扼住癌症生长 z-bo 2020-09-16 363

　　When the protein called Ral is activated, it drives tumor growth and metastasis in several human cancers including pancreatic cancer, prostate cancer, lung cancer, colon cancer, and bladder cancer. Unfortunately, there is currently no drug that can block the activity of Ral.

　　"If you want to prevent the crocodile from biting you, you can tie the crocodile's mouth tightly. We took another approach-put a stick in the crocodile's mouth to keep it open," the senior author of the paper, Said Dr. Dan Theodorescu, director of the University of Colorado Cancer Center and professor of urology and pharmacology.

　　The new research uses some advanced computer models to detect the structure of the Ral protein when it is in an "inactive" state, and specifically investigates the changes in this structure when the protein is "activated". The results show that the "inactivated" Ral has a cavity, which disappears when the protein is activated. This is the "crocodile's mouth", and now Theodorescu and colleagues need a "stick."
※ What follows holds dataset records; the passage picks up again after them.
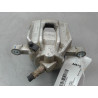 ETRIER DE FREIN AVANT GAUCHE DACIA SPRING
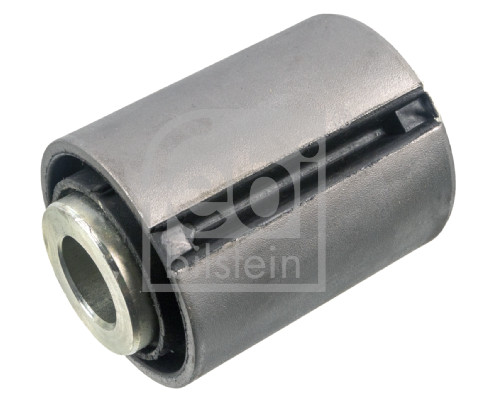 FEBI BILSTEIN 28213...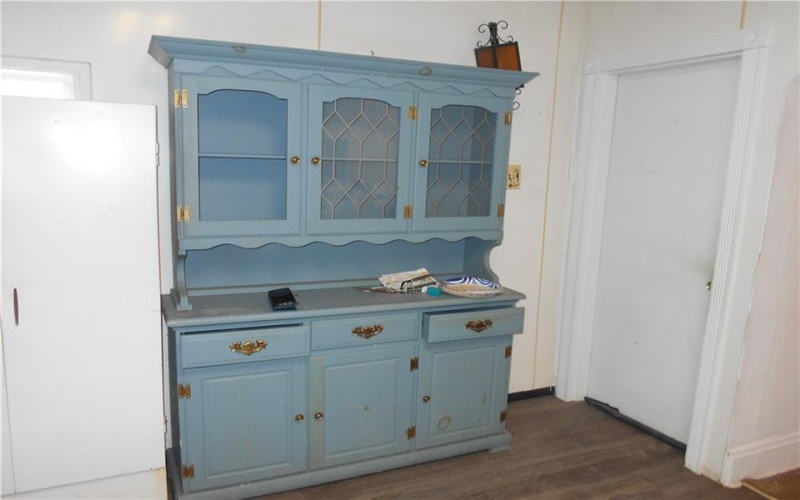 612 Harrison Ave, Penn, 15675, 2 Bedrooms Bedrooms, ,1 BathroomBathrooms,Residential,For Sale,Harrison Ave,1760910
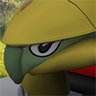 Gephoria's profile picture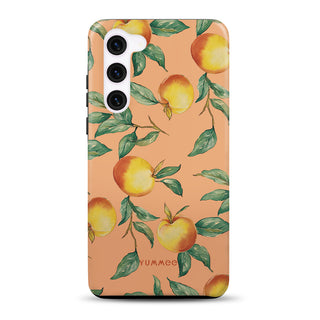 Orchard - Phone Case For iPhone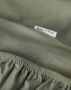 Marc O'Polo Premium Organic Jersey Fitted sheets Soft green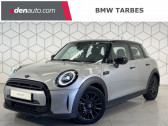 Annonce Mini Mini occasion Essence Hatch 5 Portes Cooper 136 ch DKG7 Edition Premium � Tarbes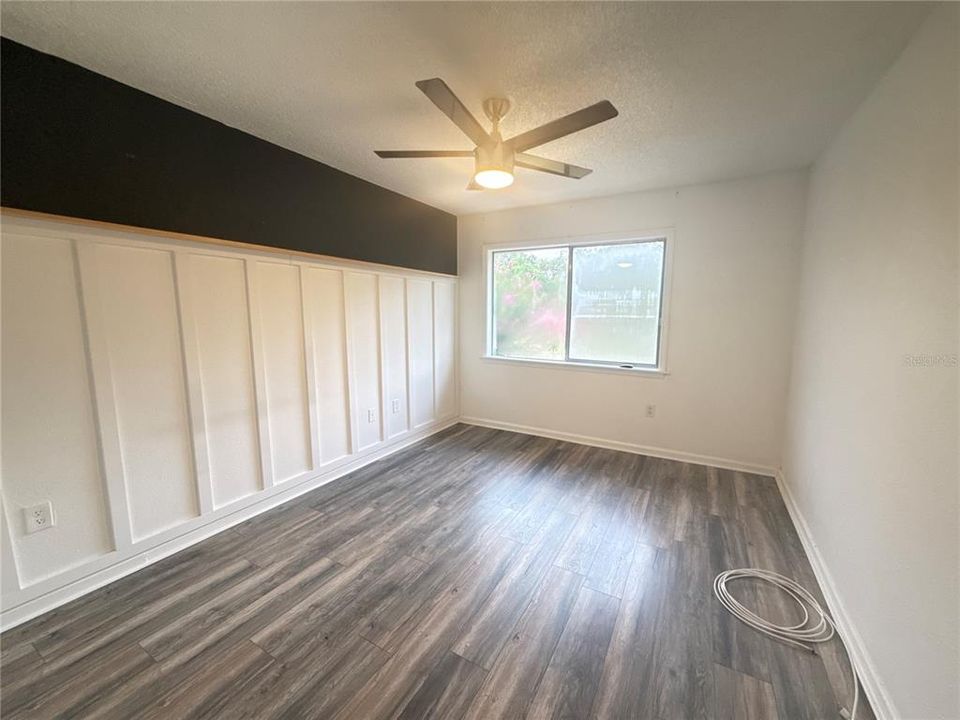 For Rent: $1,600 (2 beds, 1 baths, 1061 Square Feet)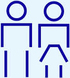 OtherBoardRelatedMatters_Page2_Icon.jpg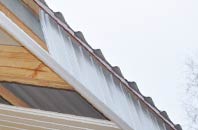 find rated Winyards Gap fascia repair companies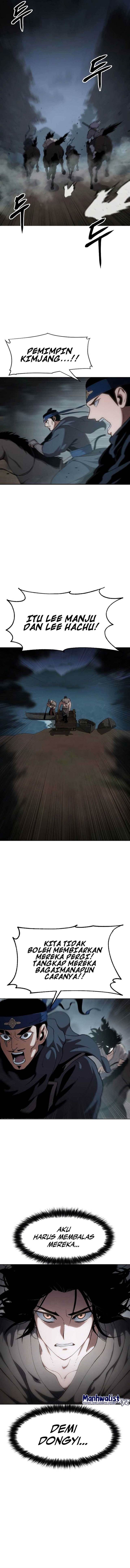 image-komik-informer-chapter-16-14/20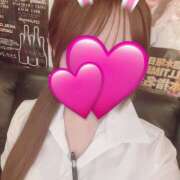 ヒメ日記 2025/09/12 18:15 投稿 りんか non-non 神田(ノンノン神田)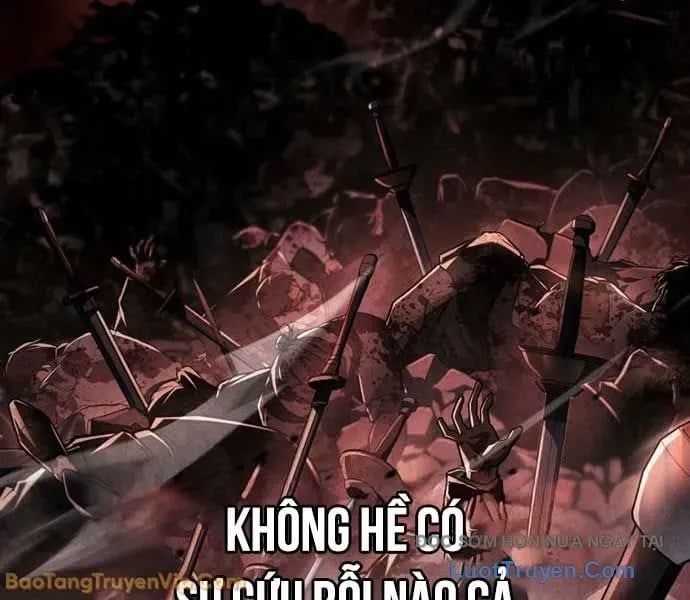 đọc truyện Đại Pháp Sư Toàn Năng Chương 141 ảnh 48 tại Thiên Thai Truyện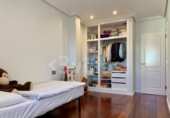 Casa de pueblo en venta en la España, Ciutadella de Menorca, ref: TR287982 foto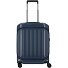 PQ-Light 4 wheels Cabin trolley 55 cm Variant cobalt blue PQ-Light 4 wheels Cabin trolley 55 cm Variant cobalt blue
　　In order to find the required stick, the researchers used a computer to get 500,000 compounds into this cavity, and found that 88 small candidate molecules can bind to the inactivated Ral and prevent its activation. The researchers then tested these results in human cancer cells, and they used these compounds to treat cancer cells to see which compounds can minimize Ral activation. From this group of compounds, they found a few compounds that are particularly capable of reducing Ral activation in lung cancer cells (extended reading: Nature draws a comprehensive molecular map of lung cancer).

　　Further tests evaluated the ability of these compounds to slow the growth of suspended human cancer cells (representing metastasis). One called RBC8 is the most successful in this regard. In order to further transform this functional molecule, the research team synthesized derivatives of RBC8, and compared these derivatives with the parent molecule, and found that a compound they labeled BQU57 was very effective.

　　Next, the test turned to a mouse human lung cancer cell model. Whether the cells in the animal model will absorb BQU57, making the compound a potential drug for cancer patients is an important question to be answered by this test. In other words, the researchers want to confirm whether the drugs that work in petri dishes also work in animals?

　　As expected, BQU57 entered the tumor tissue a few hours after the administration. And not only did it get into it, the drugs also slowed the growth of these tumors. The results of the analysis showed that BQU57 prevented Ral activation in the treatment of tumors.

　　Theodorescu said: "Before entering the clinic, we still need to optimize these compounds, determine the toxicity characteristics of these drugs in several animal species, and determine their best delivery route, such as oral or intravenous administration. We will This research work is regarded as a valuable first step in the development of a new type of Ral targeted therapy."